The beauty of the searchlight code is that the kernel used in the searchlight can be swapped out to ask a different question. That is what we are going to do below. Specifically, we are going to perform classification on the data to test whether someone was speaking (just like we did in the classification notebook). Three functions needed for this that are all stored in `searchlight_utils.py`: 
1. `generate_classifier_labels`
2. `calc_svm`
3. `subsample_balance`

**Exercise 6:**<a id="ex6"></a> Inspect the three functions listed above and answer the following questions:

**Q:** The `generate_classifier_labels` function identifies the observations to be used (AKA events used in the classifier). What is the minimum time, in seconds, between the observations that is possible?  

**A:**

**Q:** Explain what the `for loop` in `calc_svm` does that starts with `for train_counter in [0, 1]:`?  

**A:**

**Q:** If you have 10 observations from condition A and 15 observations from condition B, `subsample_balance` can balance these conditions. How does this function balance the conditions and what role does randomness play?

**A:**

**Q:** Explain whether the 'curse of dimensionality' is helped or hurt by running classification with a searchlight rather than a large ROI.

**A:**

Set up the new input variables that you will use, replacing those used for the RSA

In [None]:
# Run the script to get the classifier labels
observation_TRs_shifted, labels = generate_classifier_labels()

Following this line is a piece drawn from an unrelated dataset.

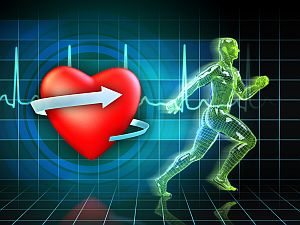 Cardio exercise increases the heart's health. Digital illustration.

# Trim the data to only include the relevant observations
func_vol_1st_observations = func_vol[:, :, :, observation_TRs_shifted['first_segment']]
func_vol_2nd_observations = func_vol[:, :, :, observation_TRs_shifted['second_segment']]

# Change the inputs for the new function
data = [func_vol_1st_observations, func_vol_2nd_observations] # What data to load in 
bcvar = [labels['first_segment'], labels['second_segment']] # The model to do the comparison to brain data with
kernel = calc_svm # Specify the function to be used

Now run the searchlight

In [None]:
# Create the searchlight object
sl_svm = Searchlight(sl_rad=sl_rad, max_blk_edge=max_blk_edge)
print("Setup searchlight inputs")

# Distribute the information to the searchlights (preparing it to run)
sl_svm.distribute(data, mask)

# Data that is needed for all searchlights is sent to all cores via the sl.broadcast function. In this example, we are sending the model responses
sl_svm.broadcast(bcvar)

print("Begin Searchlight")
start_time = time.time()
sl_result = sl_svm.run_searchlight(kernel, pool_size=pool_size)
end_time = time.time()
print("End Searchlight")

# How long did the searchlight take
print('\nSearchlight duration: %0.4f seconds' % (end_time - start_time))
print("Searchlight mask shape: ", sl_result.shape)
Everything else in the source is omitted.